The Indian Home Rule Society in London and its mouthpiece, The Indian Sociologist, advocated vigorously for the swadeshi cause in the English public sphere while linking Indian swaraj to the progressive libertarian thinking of people such as Herbert Spencer. And Paris at the turn of the 20th century became an “unparalleled hub for crossfertilisation among students and political exiles from countries throughout East Asia and the Ottoman Empire, including Chinese, Japanese, Turkish, Egyptian, Lebanese and Filipino patriots of various modernist, liberal, socialist and anarchist bent”. In a larger historical intervention, Ramnath looks to the surprising (and in some ways counter-intuitive) entailments of this moment later in the 20th century. For instance, both the right and left political strands in India were to reprise the self-Orientalising rejections of certain elements of modernity that were swadeshi themes in the early 20th century.
The cultural creativity that Sarkar posited as one of the hallmarks of the swadeshi movement is taken up in the final two papers of the section by Bernard Bate and Charu Gupta. Bate discusses the twin swadeshi innovations that were joined at the hip — vernacular political oratory by activists on the one hand and vernacular shorthand by the police on the other.

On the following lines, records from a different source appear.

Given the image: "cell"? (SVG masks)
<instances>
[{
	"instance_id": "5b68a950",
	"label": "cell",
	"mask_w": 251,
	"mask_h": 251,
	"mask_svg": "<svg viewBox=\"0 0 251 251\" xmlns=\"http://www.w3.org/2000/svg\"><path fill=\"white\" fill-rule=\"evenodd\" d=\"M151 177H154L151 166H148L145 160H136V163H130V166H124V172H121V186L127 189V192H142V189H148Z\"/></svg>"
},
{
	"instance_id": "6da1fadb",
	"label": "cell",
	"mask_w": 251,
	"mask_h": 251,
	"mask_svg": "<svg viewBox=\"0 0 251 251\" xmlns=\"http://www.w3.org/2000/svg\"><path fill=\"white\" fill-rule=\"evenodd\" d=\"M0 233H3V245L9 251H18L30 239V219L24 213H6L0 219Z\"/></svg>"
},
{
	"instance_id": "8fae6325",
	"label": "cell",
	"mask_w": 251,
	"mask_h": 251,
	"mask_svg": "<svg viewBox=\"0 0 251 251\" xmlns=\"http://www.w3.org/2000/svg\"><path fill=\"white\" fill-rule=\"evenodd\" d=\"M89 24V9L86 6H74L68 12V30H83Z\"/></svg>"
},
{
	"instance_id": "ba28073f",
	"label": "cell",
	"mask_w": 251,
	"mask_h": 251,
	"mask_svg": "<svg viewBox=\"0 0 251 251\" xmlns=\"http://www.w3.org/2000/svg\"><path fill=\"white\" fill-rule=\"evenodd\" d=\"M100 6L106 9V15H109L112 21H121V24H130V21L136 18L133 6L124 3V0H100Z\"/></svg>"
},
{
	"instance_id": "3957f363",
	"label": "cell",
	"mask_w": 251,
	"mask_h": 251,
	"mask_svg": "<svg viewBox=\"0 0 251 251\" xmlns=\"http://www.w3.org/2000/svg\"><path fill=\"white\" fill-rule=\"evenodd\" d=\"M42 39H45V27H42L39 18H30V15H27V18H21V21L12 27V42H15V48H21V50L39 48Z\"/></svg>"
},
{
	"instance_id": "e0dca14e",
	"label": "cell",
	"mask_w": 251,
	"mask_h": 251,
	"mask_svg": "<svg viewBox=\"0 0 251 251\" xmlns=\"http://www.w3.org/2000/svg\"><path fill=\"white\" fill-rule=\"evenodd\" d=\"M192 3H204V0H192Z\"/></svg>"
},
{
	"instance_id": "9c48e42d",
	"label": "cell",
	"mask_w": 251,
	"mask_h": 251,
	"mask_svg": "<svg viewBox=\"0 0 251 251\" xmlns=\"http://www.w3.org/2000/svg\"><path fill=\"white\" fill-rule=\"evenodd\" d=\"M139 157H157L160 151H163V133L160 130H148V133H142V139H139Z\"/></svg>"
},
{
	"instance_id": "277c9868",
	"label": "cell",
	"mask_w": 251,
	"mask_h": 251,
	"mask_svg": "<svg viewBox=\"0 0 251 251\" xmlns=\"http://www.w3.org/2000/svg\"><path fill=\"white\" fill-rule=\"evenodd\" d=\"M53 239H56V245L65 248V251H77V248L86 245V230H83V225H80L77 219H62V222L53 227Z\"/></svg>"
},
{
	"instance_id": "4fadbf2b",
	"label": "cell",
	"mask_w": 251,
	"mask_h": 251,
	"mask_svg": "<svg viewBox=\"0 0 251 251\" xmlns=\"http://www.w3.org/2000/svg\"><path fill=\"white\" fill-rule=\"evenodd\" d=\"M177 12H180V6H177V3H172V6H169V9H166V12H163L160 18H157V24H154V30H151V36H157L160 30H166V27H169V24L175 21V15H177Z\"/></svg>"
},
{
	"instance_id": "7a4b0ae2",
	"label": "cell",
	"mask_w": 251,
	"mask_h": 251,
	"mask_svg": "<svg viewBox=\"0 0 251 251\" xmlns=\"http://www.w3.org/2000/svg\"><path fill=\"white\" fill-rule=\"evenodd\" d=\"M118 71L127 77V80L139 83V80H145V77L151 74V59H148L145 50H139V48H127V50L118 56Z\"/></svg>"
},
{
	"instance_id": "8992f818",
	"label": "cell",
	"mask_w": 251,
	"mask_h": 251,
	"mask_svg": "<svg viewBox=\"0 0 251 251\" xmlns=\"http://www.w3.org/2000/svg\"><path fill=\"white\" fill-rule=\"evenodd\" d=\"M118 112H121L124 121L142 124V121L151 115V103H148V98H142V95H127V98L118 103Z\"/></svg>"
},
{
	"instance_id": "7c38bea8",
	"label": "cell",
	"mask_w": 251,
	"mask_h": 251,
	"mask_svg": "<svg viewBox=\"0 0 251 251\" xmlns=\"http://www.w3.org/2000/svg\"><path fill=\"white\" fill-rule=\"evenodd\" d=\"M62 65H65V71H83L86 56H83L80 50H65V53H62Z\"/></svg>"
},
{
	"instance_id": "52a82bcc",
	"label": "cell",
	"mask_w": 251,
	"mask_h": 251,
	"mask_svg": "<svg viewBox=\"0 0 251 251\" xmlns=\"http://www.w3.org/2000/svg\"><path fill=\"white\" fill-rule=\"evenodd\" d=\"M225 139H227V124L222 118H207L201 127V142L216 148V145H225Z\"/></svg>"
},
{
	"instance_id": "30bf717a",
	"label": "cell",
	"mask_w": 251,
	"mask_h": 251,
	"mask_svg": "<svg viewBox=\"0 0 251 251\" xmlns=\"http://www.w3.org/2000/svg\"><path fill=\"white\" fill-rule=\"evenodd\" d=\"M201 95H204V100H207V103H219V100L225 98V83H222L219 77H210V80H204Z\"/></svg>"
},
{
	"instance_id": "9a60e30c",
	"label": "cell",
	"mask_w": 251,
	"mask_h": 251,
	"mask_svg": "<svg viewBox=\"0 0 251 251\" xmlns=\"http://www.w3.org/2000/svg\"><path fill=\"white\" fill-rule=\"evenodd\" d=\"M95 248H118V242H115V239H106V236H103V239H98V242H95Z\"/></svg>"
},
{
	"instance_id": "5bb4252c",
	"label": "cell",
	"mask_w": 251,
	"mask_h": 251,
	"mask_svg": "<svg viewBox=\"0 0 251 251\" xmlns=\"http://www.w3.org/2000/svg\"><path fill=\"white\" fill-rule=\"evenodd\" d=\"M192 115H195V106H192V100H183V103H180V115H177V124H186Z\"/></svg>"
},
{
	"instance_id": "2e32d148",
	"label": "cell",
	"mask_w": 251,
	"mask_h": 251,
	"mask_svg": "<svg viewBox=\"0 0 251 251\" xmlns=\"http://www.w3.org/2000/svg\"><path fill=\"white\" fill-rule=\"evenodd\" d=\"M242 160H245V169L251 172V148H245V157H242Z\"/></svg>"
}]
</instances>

Bate begins with a 1907 document by the secretary of state for India that explicitly set out the relationship between new kinds of political agitations using vernacular speeches and the difficulty they pose in the prosecution of sedition. More broadly, Bate argues that the development of shorthand was a response to an epistemological uncertainty evoked by the vernacular public meeting that produced a condition of profound insecurity among colonial officials.
Though shorthand was developed as a mode of disciplining and punishing by the rulers, it also became an ordinary mode of everyday life for those ruled. Throughout most of the 20th century — really until the spread of personal computing in the early 2000s — shorthand was one of the key skills, along with typewriting, cultivated by would-be government and quasigovernment employees in thousands of training centres throughout the country. A mode of political surveillance and discipline produced by the police became a mode of bodily comportment, a skill like playing an instrument, to which hundreds of thousands, and even millions of young men and women habituated themselves. Young political actors began to speak against the state, the authorities responded, new surveillance techniques were created, new disciplines enforced — and a new life-way was formed.
Charu Gupta revisits the familiar example of swadeshi clothing styles for women. However, citing Sarkar’s call to explore “the struggle within” swadeshi, she identifies the multiple currents and contestations of ideology that were woven into the fabric of “national dress”. What we understand as swadeshi fashion constituted a “new vocabulary of sartorial morality” for the modern bourgeoisie that served as markers for eligibility of some people in the “ideal body politic of swadeshi” — and thereby inclusion within the ideal body politic of the Indian nation — while excluding others: “the bad housewife, the westernised woman, the converted dalit”. Examining cartoons, illustrations, advertisements and popular vernacular writings, the piece forefronts the contestations over sexuality and morality along with the inherently ambiguous nature of the movement.